Tax Planning may give you several tax savings opportunities
By Mauricio Dreher | Published 11/04/2018
Everybody feels happy when the government sends a cheque for the Income Tax refund, but a good way to plan for your income taxes is to do it throughout the year, which may prevent you to pay these taxes every month, instead of waiting to receive the refund a few months later.
By using the tips below, you may increase your income tax savings:
During your Income Tax return, you may claim several deductions as well as there are several tax credits:
• If you bought you first home last year, you may claim the first time homebuyer and moving expenses credits.
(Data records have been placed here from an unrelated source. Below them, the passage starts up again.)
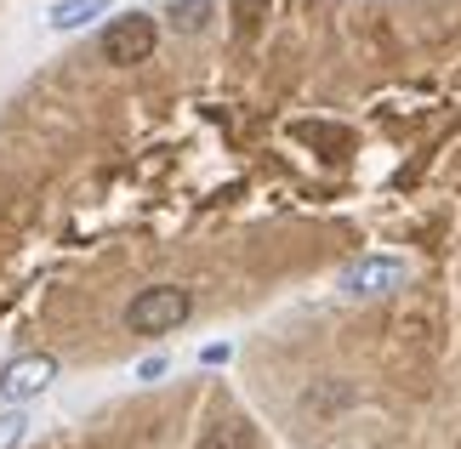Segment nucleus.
I'll list each match as a JSON object with an SVG mask.
<instances>
[{
  "instance_id": "f257e3e1",
  "label": "nucleus",
  "mask_w": 461,
  "mask_h": 449,
  "mask_svg": "<svg viewBox=\"0 0 461 449\" xmlns=\"http://www.w3.org/2000/svg\"><path fill=\"white\" fill-rule=\"evenodd\" d=\"M194 319V291L188 284H149L126 301V330L131 336H171Z\"/></svg>"
},
{
  "instance_id": "f03ea898",
  "label": "nucleus",
  "mask_w": 461,
  "mask_h": 449,
  "mask_svg": "<svg viewBox=\"0 0 461 449\" xmlns=\"http://www.w3.org/2000/svg\"><path fill=\"white\" fill-rule=\"evenodd\" d=\"M159 46V23L149 12H126L114 17L109 29H103V58H109L114 68H131V63H149Z\"/></svg>"
},
{
  "instance_id": "7ed1b4c3",
  "label": "nucleus",
  "mask_w": 461,
  "mask_h": 449,
  "mask_svg": "<svg viewBox=\"0 0 461 449\" xmlns=\"http://www.w3.org/2000/svg\"><path fill=\"white\" fill-rule=\"evenodd\" d=\"M404 279H411V267H404L399 256H359V262L342 274V291H348L353 301H376V296L404 291Z\"/></svg>"
},
{
  "instance_id": "20e7f679",
  "label": "nucleus",
  "mask_w": 461,
  "mask_h": 449,
  "mask_svg": "<svg viewBox=\"0 0 461 449\" xmlns=\"http://www.w3.org/2000/svg\"><path fill=\"white\" fill-rule=\"evenodd\" d=\"M51 382H58V358H51V353L12 358V364L0 370V399H6V404H29V399H41Z\"/></svg>"
},
{
  "instance_id": "39448f33",
  "label": "nucleus",
  "mask_w": 461,
  "mask_h": 449,
  "mask_svg": "<svg viewBox=\"0 0 461 449\" xmlns=\"http://www.w3.org/2000/svg\"><path fill=\"white\" fill-rule=\"evenodd\" d=\"M200 449H257V427L251 421H217L200 438Z\"/></svg>"
},
{
  "instance_id": "423d86ee",
  "label": "nucleus",
  "mask_w": 461,
  "mask_h": 449,
  "mask_svg": "<svg viewBox=\"0 0 461 449\" xmlns=\"http://www.w3.org/2000/svg\"><path fill=\"white\" fill-rule=\"evenodd\" d=\"M97 12H103V0H58V6L46 12V23L63 34V29H86V23H92Z\"/></svg>"
},
{
  "instance_id": "0eeeda50",
  "label": "nucleus",
  "mask_w": 461,
  "mask_h": 449,
  "mask_svg": "<svg viewBox=\"0 0 461 449\" xmlns=\"http://www.w3.org/2000/svg\"><path fill=\"white\" fill-rule=\"evenodd\" d=\"M171 29H183V34H200L211 23V0H171Z\"/></svg>"
},
{
  "instance_id": "6e6552de",
  "label": "nucleus",
  "mask_w": 461,
  "mask_h": 449,
  "mask_svg": "<svg viewBox=\"0 0 461 449\" xmlns=\"http://www.w3.org/2000/svg\"><path fill=\"white\" fill-rule=\"evenodd\" d=\"M29 438V416L23 409H6V416H0V449H17Z\"/></svg>"
},
{
  "instance_id": "1a4fd4ad",
  "label": "nucleus",
  "mask_w": 461,
  "mask_h": 449,
  "mask_svg": "<svg viewBox=\"0 0 461 449\" xmlns=\"http://www.w3.org/2000/svg\"><path fill=\"white\" fill-rule=\"evenodd\" d=\"M166 370H171V364H166V358L154 353V358H143V364H137V382H159V375H166Z\"/></svg>"
}]
</instances>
• You may transfer some credits such as tuition credit to a parent in the case of a dependent
• Charitable donations may be claimed by husband or wife, so if you combine both which may increase your savings, as well as you may declare the donation this year, but claim the deduction up to five years later
• Medical expenses should be claimed on the lower earning spouse, to be able to increase your tax savings
Here are examples of Tax Deferral, which may help you to have more money today to be used for investments, pay your mortgage, etc.:
• Sell your investments with capital gains next year to defer tax on them. Also, you might be able to sell investments that are in a losing position by December 31 this year, so you create capital losses that can offset capital gains in the future
• If you are first home buyer and would like to use the Home Buyer’s Plan, consider doing it after December 31 to extend the period during which you can buy your new home, to extend the period for first repayment by an additional year, and provide an increased period for multiple withdrawals
• By investing in RRSP not only you save income taxes, but you also defer those taxes to be paid only when you withdraw, usually on retirement
You may also save some income taxes when you use the income-splitting strategy, via a spousal RRSP investment, pension income splitting with a spouse or paying a salary to eligible family members if you are self-employed.
Tax Planning may give you several tax savings opportunities, so you should talk to your accountant as well as your CFP – Certified Financial Planner, to check out if you may increase them throughout the year.